1. Introduction
Bodily sensation is particularly important for activities which are involved in normal movements and the protection of the body from nociceptive stimuli. Collecting information from the various senses is impaired by peripheral neuropathies, such as stroke, physical trauma, and diabetes mellitus. The presence or absence of sensory impairment is an important factor during physical therapy and can even influence a patient’s prognosis. In fact, temporal-spatial gait parameters are significantly affected by diabetic neuropathy [1]; among individuals with peripheral neuropathy, up to 39% of those above 65 years of age and 35% of those above 55 years of age are reported to fall annually [2,3].

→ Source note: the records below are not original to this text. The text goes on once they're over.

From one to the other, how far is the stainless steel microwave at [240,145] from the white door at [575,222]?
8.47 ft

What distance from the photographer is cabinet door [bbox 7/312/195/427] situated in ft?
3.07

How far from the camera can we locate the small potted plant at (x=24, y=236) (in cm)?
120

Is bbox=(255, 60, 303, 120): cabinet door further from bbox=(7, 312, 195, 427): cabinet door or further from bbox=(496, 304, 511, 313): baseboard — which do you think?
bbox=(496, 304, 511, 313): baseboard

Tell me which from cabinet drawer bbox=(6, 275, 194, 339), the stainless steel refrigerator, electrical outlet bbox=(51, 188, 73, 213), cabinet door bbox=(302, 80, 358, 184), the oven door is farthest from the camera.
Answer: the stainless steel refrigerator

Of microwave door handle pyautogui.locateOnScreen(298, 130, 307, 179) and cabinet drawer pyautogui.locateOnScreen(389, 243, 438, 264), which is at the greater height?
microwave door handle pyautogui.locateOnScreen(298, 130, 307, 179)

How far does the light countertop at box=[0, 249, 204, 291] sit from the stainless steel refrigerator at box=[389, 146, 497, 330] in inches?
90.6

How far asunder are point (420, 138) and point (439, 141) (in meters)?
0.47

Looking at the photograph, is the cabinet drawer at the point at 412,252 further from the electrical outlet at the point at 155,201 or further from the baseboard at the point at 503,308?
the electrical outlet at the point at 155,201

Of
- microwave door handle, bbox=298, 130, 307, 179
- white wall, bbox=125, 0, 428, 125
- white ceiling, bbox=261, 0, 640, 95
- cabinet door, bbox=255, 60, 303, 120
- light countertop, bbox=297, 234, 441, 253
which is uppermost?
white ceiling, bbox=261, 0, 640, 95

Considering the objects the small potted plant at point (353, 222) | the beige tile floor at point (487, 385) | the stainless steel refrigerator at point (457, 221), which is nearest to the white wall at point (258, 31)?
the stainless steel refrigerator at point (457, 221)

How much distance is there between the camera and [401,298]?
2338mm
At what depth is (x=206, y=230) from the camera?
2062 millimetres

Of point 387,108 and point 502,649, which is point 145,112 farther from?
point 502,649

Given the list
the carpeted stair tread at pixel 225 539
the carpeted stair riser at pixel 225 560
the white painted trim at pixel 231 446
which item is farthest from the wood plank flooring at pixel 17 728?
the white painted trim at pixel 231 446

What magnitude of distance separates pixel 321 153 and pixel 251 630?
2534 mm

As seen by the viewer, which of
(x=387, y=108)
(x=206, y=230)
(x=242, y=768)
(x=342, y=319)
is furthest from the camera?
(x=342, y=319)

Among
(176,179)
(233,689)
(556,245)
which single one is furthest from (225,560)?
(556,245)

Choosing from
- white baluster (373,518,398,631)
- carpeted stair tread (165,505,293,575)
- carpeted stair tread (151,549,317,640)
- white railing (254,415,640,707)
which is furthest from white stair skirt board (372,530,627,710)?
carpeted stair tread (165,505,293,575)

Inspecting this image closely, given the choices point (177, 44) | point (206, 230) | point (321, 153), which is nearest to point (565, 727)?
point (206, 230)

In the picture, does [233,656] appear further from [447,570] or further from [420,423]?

In peripheral neuropathies, nerve conduction velocities were used to diagnose sensory nerve disturbance. Recent investigations have elucidated the possible causes of such neurological disorders: a drop in blood supply to peripheral nerves and/or hyperglycemia toxicity may underlie impaired nerve fiber conduction. In diabetic neuropathy, superficial sensory impairment begins from the distal ends of the limbs and is characterized by dulling of vibratory and tactile sensation [4]. According to Dobretsov et al., the average median nerve conduction velocity of patients with diabetic neuropathy having sensory impairment is 53.2 m/s [5]. Clinical observation suggests that the dulling of superficial sensation is associated with a decrease in nerve conduction velocity. However, very few studies have performed a detailed analysis of the relationship between superficial sensation and sensory nerve conduction velocity; therefore, even though the decrease in nerve conduction velocity and progression of sensory impairment occur concurrently, we cannot confirm that they are causally related.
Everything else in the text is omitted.